Robinson Crusoe managed to provide for all his own needs. (He didn’t have much choice). If you like obscure words, he was the ultimate example of autarky.
But there’s only so far most people can go in producing everything they consume. Adam Smith, in his surprisingly readable The Wealth of Nations1, explained that people and nations become far wealthier if the people become specialists, producing vastly more than they need of just one product (or perhaps a few), and then trading their surplus products for other people’s surplus products of different types. For example, a baker can produce enough bread for many people, and trade most of the bread for meat, beer, or furniture.
So in a developed economy, most production isn’t done for producers to consume themselves, but for selling to someone else. We can think of a firm as a person (or organisation) who sells goods or services, which they’ve either produced themselves or bought from someone else (such as a shop). It can be as small as a self-employed window cleaner, or as big as a multi-national corporation with hundreds of thousands of employees around the world.
Let’s look at an example of a firm in action.
Making tables
Alice likes working with wood, and decides to earn a living by producing tables. For now, let’s assume she has all the tools she needs2.
So Alice is ready to get to work. She repeats the following sequence:
Buy 3 wooden planks for £50 cash.
Use her effort, skill and tools, to convert the wooden planks into a table.

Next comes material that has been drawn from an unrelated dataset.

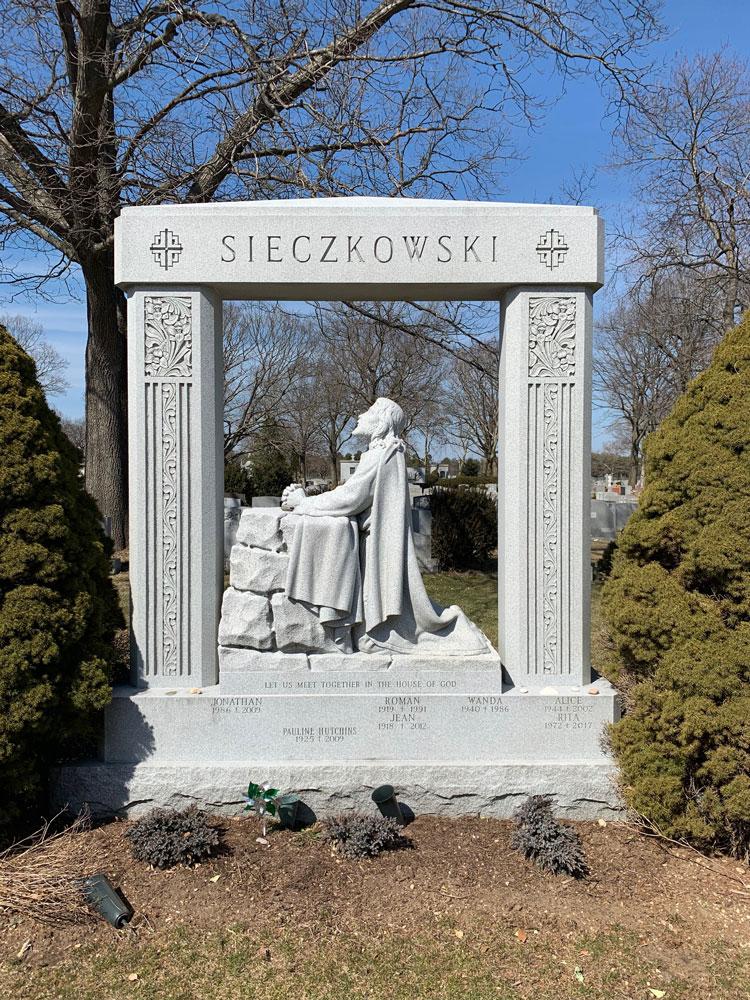 Hand Carved - Sieczkowski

Sell the table for £100 cash.
Here are diagrams showing the changes to everyone’s raw net worth3 for each step. (The earth picture represents the whole world except for Alice).
Buy raw materials
This is just swapping an existing debt asset (the cash) for an existing tangible asset (the planks).
Produce
In the process of producing a table, Alice uses up (consumes) the planks. The same wood is still there, but it’s now in the form of a table instead of planks: she doesn’t have both.
Sell product
As with buying the planks, this is just swapping an existing debt asset (the cash) for an existing tangible asset (the table).
Each time Alice goes through this 3-part sequence, she ends up with the same liabilities as she started with, but £50 more cash. Her RNW has increased by £50, and we can call this her profit. She can then spend that money on other things she’d like—shelter, food, heating, cinema tickets, etc.
That’s the whole idea. She produces what she’s particularly good at, and uses the surplus to buy things which other people can produce better than her.
Profit
Some people are wary of, or even hostile to, profit. In 2013, Russell Brand said the following in an interview with Jeremy Paxman on BBC Newsnight:
David Cameron [then UK prime minister] says “Profit isn’t a dirty word.” I say profit is a filthy word, because wherever there is profit there is also deficit.
Was he right? Alice has made a £50 profit. Does that mean the rest of the world is £50 worse off? Let’s investigate by looking at a single diagram showing all 3 stages of Alice’s table production:
First, let’s double-check what happens to Alice’s RNW. Remember that arrows pointing towards her increase her RNW, and the arrows pointing away from her decrease her RNW. So her change in RNW is given by:
Check carefully that this corresponds to the previous diagram. Then check the simplification: the planks and table are both added and subtracted, cancelling each other out. Also the £50 she lost (buying the planks) offsets the £100 she gained (selling the table), so it leaves her with just a £50 profit. But has the rest of the world made a £50 loss?
The only simplification here is that gaining £50 and losing £100 is the same as losing £50. So the rest of the world has £50 less cash, but if you look after the final ‘=’, you’ll see that’s not the whole story. It also has 3 fewer planks, but on the positive side, it now has a table which it didn’t have before. In effect, the rest of the world was happy to pay Alice £50 to convert 3 planks into something more useful: a table.
This scenario wasn’t a zero-sum game, as Russell Brand suggested 10 years ago, because there was production. Alice didn’t get her profit by taking it from someone else: she created it by converting something which other people considered less valuable into something more valuable to them.
Some people might be wondering why the rest of the world didn’t just turn the planks into a table themselves, and save themselves £50. They could have, but there are plenty of good reasons to pay Alice to do this instead:
They might be less skilled in woodwork
They might not have the necessary tools
They might not have the time
They’re probably better off producing something which they specialise in instead, and using some of their profit from that to buy a table from Alice
So Russell Brand made a mistake here. We all make mistakes, but it’s important to learn from them because getting something like this wrong can lead you to make some very bad decisions. Assuming that profit (producing more than you consume in the process) is bad could lead to some truly awful government policies.
I hope you find this a good illustration of how useful the One Lesson is at seeing through errors in economics.
If you’ve never looked at this, please do read the first 2 chapters. It’s only 5½ pages, and it really brings to life the interconnection of the economy. https://www.earlymoderntexts.com/assets/pdfs/smith1776_1.pdf
We’ll look at capital equipment in a follow-up post. Capital equipment just means things which make it easier to produce other things.
Someone’s raw net worth (RNW) is what they own plus what they’re owed minus what they owe.